First to be premiered is Not in Our Time by composer Richard Blackford. The work will be performed at the climax of two concerts, the Cheltenham Festival on September 11th and the Lighthouse in Poole on September 13th.
It has been commissioned by the Bournemouth Symphony Chorus and explores the theme of war declared in the name of religion. The piece uses at its focal point speeches from presidents George Bush and Barack Obama, as well as 11th century texts of the First Crusade.
Blackford said of the work ahead of its premiere: “Perhaps it’s through poetry and song that we can look unflinchingly at this tragedy of our time and offer some hope of reconciliation for the next generation.”
The special Cheltenham Festival event will feature solos from tenor Paul Nilon and baritone Stephen Gadd and will be conducted by Gavin Carr.
On September 30th, John Corigliano’s One Sweet Morning will receive its world premiere at Avery Fisher Hall in New York. It will be performed by the New York Philharmonic and conducted by Alan Gilbert, with Mezzo-Soprano Stephanie Blythe.
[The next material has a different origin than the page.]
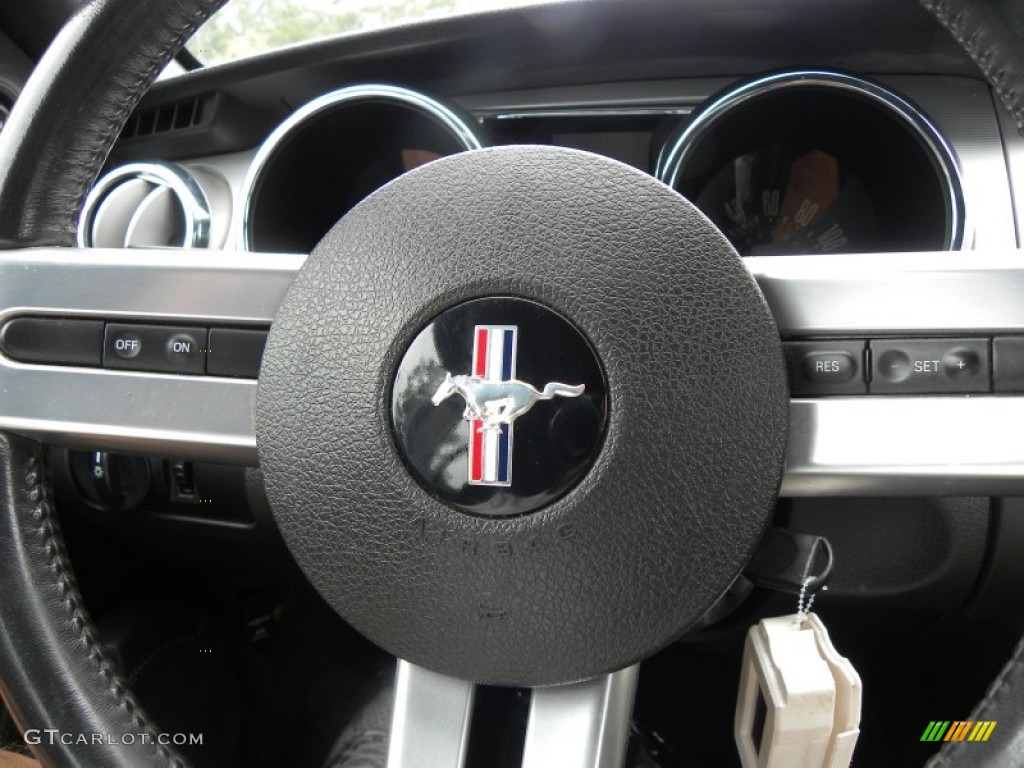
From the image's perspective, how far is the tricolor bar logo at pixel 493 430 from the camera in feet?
2.04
Composer Corigliano explained his apprehensions about the idea of composing a piece for 9/11.
“How can one hear music of any dramatic surges without imagining these events accompanying the music – or vice versa?” he said.
“Inevitably, the piece would become a tone poem of that unimaginable day – something I never intended and did not want.”
He explained that he chose four poems from different age and countries to show that 9/11 was not just about one day but has continued over the decade and the piece ends with the dream of a world without war.